- **WORK TO COMPLETE**
(1) Transcribe the plot summary about Beth and chess, starting with "Five years later" and going on through "10% agent's fee.".
(2) Pick up the plot summary about Beth and chess right after its final sentence and write the next part of the story.

- **PASSAGE**
------------------------------------

Shortly after Beth beats a group of high school students at chess, she learns that the state is banning the use of tranquilizers on children. During an attempt to hoard the remaining tranquilizers for herself she accidentally overdoses. As part of her punishment for being caught she is forbidden from playing chess and interacting with Mr. Shaibel. She is befriended by Jolene, an athletic 13-year-old black girl, who sexually assaults her in the girls’ bedroom one night.

Five years later at the age of 13, Beth is adopted by the Wheatleys. Mr. Wheatley abandons his wife shortly after Beth is adopted. Beth immediately tries to play chess again. After stealing a chess magazine she learns that a local high school is holding a chess tournament and secretly writes to Mr. Shaibel asking him to lend her the funds to enter the tournament. Despite being an unranked player and not having had access to a chess set in five years, Beth not only wins the tournament but defeats the Kentucky state champion Harry Beltik. Unable to cash her winnings herself, she reveals that she has won to Mrs. Wheatley. In desperate financial straits Mrs. Wheatley begins arranging for Beth to play more tournaments, focusing on the ones with the highest prizes and collecting a 10% agent's fee.

------------------------------------

- **SUPPLIED MATERIAL**
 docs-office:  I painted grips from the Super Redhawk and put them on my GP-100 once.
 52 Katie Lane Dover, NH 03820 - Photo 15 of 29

------------------------------------

- **RESULTS**
(1)
Five years later at the age of 13, Beth is adopted by the Wheatleys. Mr. Wheatley abandons his wife shortly after Beth is adopted. Beth immediately tries to play chess again. After stealing a chess magazine she learns that a local high school is holding a chess tournament and secretly writes to Mr. Shaibel asking him to lend her the funds to enter the tournament. Despite being an unranked player and not having had access to a chess set in five years, Beth not only wins the tournament but defeats the Kentucky state champion Harry Beltik. Unable to cash her winnings herself, she reveals that she has won to Mrs. Wheatley. In desperate financial straits Mrs. Wheatley begins arranging for Beth to play more tournaments, focusing on the ones with the highest prizes and collecting a 10% agent's fee.

(2)
Beth attracts attention as a prodigy but meets the U.S. champion, Benny Watts, a former prodigy himself, and is beaten by him resulting in her being crowned U.S. co-champion. For several years she feels that despite her talent she is floundering as she is aging. She also continues to use both drugs and alcohol recreationally, stealing tranquilizers from Mrs. Wheatley and discovering that bingeing alcohol relaxes her anxiety. At the age of 18 she attends a competition in Mexico where she meets and is defeated by the Russian Vasily Borgov. Returning to her hotel room she discovers that Mrs. Wheatley has died, leaving her orphaned once again.

Back in the U.S., Beth reunites with Harry Beltik who, while he admires her for being an intuitive player, insists she study chess more seriously. They begin both a professional and personal relationship but after he teaches her all he knows he abruptly leaves to focus on his studies.

Beth attends the U.S. championships and manages to defeat Benny Watts. Finally the solo U.S. champion, she now gets invitations to compete internationally. Benny offers to coach her, so she moves to New York to study under him, and they also start a sexual relationship. Beth quickly outstrips Benny and goes to Paris confident she is capable of beating Borgov. But although she plays her best and makes no obvious errors, Borgov defeats her. Beth returns to Kentucky where she begins binge drinking.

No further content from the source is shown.